CENTER, TX (KTRE) - A former Shelby County deputy is suing his former boss, Sheriff Newton Johnson, claiming his First and Fourth Amendment rights were violated.
In a lawsuit filed in May, Mark McAvoy alleges Johnson fired him and arrested him in retaliation to McAvoy commenting on Johnson's drunk driving.
A jury found McAvoy not guilty of animal neglect in November. He was arrested in July following an investigation into the death of one of his horses.
The lawsuit alleges McAvoy began working for the sheriff's office in November 2010, when he began investigating drug problems in Shelby County. McAvoy claims he learned of Johnson's daughter's drug problems and was then told by Johnson to "leave the drug dealers alone, that 'they were not my problem.'"
The lawsuit alleges McAvoy began enforcing drunk driving in the county and made four arrests for driving while intoxicated. It was then McAvoy says Johnson told him to stop conducting suspected drunk driving arrests and if he did not, he would be fired. The lawsuit alleges Johnson called McAvoy on his cellphone in March 2011 and "sounded intoxicated." McAvoy says Johnson gave him directions to arrest someone, but gave him the wrong address.

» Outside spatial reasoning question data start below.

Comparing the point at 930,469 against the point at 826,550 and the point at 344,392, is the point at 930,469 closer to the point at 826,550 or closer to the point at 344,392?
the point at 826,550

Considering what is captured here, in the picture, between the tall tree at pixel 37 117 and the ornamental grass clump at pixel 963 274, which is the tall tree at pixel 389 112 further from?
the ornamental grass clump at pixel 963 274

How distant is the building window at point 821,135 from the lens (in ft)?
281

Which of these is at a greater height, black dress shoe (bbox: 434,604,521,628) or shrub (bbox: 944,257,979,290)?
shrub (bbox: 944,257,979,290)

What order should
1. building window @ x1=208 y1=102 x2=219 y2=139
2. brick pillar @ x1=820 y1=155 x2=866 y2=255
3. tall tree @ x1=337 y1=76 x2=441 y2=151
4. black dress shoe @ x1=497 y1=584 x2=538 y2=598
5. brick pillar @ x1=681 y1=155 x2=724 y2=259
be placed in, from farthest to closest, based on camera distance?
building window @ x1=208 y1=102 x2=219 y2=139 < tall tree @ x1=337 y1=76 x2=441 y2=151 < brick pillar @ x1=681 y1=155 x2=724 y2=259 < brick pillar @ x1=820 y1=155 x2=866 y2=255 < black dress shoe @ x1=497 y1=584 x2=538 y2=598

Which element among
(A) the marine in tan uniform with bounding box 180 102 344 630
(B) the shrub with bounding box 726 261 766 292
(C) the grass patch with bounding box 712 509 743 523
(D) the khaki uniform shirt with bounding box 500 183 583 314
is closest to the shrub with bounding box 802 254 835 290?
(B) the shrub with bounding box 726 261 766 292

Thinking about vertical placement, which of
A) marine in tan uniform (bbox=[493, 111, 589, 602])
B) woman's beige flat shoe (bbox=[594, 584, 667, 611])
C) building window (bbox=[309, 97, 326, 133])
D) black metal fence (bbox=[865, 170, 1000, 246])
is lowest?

Johnson then met McAvoy in a church parking lot and had the odor of alcohol on his breath, according to the lawsuit.
"The Sheriff started to curse Plaintiff and told him that he was just 'A dumb [expletive] Yankee' and that he hated Plaintiff," according to the lawsuit.
After that, McAvoy alleges Johnson met him in a gas parking lot in Joaquin and almost ran over him, before getting out of the car and staggering over to him and cursing at him again. It was then McAvoy commented on Johnson's intoxicated driving, according to the lawsuit. He was fired two weeks later.
McAvoy then agreed to give away both of his horses, but one died before he could. In May 2011, McAvoy claimed he was told during a job interview that Johnson had filed animal cruelty charges against him.
Johnson's attorney filed a motion to dismiss on June 27. No deadlines or hearings have been set in the lawsuit.